*Problem A:*
In the Unión Temuco article, starting at "Their home games" and ending at "owned the team.", swap "Deportes Temuco" for "Provincial Temuco" and give that part back.
*Problem B:*
According to the Unión Temuco article, who was named the club's new sport manager in August 2009?

*Text section:*
§
Unión Temuco
- Full name: Club Deportivo Unión Temuco
- Nickname(s): UT El Rojo Matadores
- Founded: January 20, 2008
- Ground: Estadio Municipal Germán Becker Temuco, Chile
- Capacity: 18,125
- Chairman: Marcelo Salas (last)
- Manager: Luis Landeros (last)
- League: Primera B
- 2013: 5th, South Zone
| Home colours | Away colours |

= Unión Temuco =

Chilean football club

Club Deportivo Unión Temuco was a Chilean professional football club based in Temuco, La Araucanía Region. The club played at the Primera B, the second tier of the Chilean football, until 2013 when it was folded. The club was established in January 2008 by former football star Marcelo Salas, who was born in Temuco. In 2009, the club joined to the Third Division tournament, and years later this tournament was won by Temuco, being the first official title of the club.

Their home games were played at the Estadio Municipal Germán Becker. Unión Temuco's main rivalry was with neighbours Deportes Temuco, against whom they contested the Araucanía derby. The main supporters of the club were the fans of Universidad de Chile living in Temuco, because Marcelo Salas (a former symbol of 'La U') owned the team.

==History==
===Foundation===
Product of a disagreement with Provincial Temuco, made that the project of buying this club and establishing a sports complex collapse and derived a new institution that was quickly registered in ChileDeportes, to start setting up a joint-stock company, being Marcelo Salas the owner in January 2008. In August 2009, it was announced that the former goalkeeper of the national team Nelson Tapia was appointed as new sport manager of the club. In the same season, the club was promoted to the second division, and the rivalry with Deportes Temuco was born.

In 2013 the team owner announced that the two Temuco clubs would merge, and the two teams became known together as Deportes Temuco, with Salas as the main investor.

===Inaugural season===
During the Tercera División tournament, the team had a squad with many players with experience. Temuco was frequently in the first place of the league table. On Saturday 14 December 2009, with a 2–0 win over Unión Quilpué on goals by Óscar Salinas in the 73rd and 80th minutes, the team achieved its goal of promotion to Primera B.
§
*Record extracts:*
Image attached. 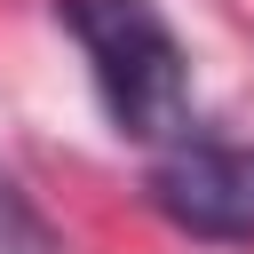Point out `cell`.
I'll list each match as a JSON object with an SVG mask.
<instances>
[{
  "instance_id": "1",
  "label": "cell",
  "mask_w": 254,
  "mask_h": 254,
  "mask_svg": "<svg viewBox=\"0 0 254 254\" xmlns=\"http://www.w3.org/2000/svg\"><path fill=\"white\" fill-rule=\"evenodd\" d=\"M56 24L79 40L103 119L127 143H183L190 135V56L151 0H56Z\"/></svg>"
},
{
  "instance_id": "3",
  "label": "cell",
  "mask_w": 254,
  "mask_h": 254,
  "mask_svg": "<svg viewBox=\"0 0 254 254\" xmlns=\"http://www.w3.org/2000/svg\"><path fill=\"white\" fill-rule=\"evenodd\" d=\"M0 254H64V246H56V230L32 214V198H24L8 175H0Z\"/></svg>"
},
{
  "instance_id": "2",
  "label": "cell",
  "mask_w": 254,
  "mask_h": 254,
  "mask_svg": "<svg viewBox=\"0 0 254 254\" xmlns=\"http://www.w3.org/2000/svg\"><path fill=\"white\" fill-rule=\"evenodd\" d=\"M151 206L206 246H254V143H167L151 159Z\"/></svg>"
}]
</instances>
§
*Correct response A:*
Their home games were played at the Estadio Municipal Germán Becker. Unión Temuco's main rivalry was with neighbours Provincial Temuco, against whom they contested the Araucanía derby. The main supporters of the club were the fans of Universidad de Chile living in Temuco, because Marcelo Salas (a former symbol of 'La U') owned the team.

*Correct response B:*
Nelson Tapia, the former national team goalkeeper.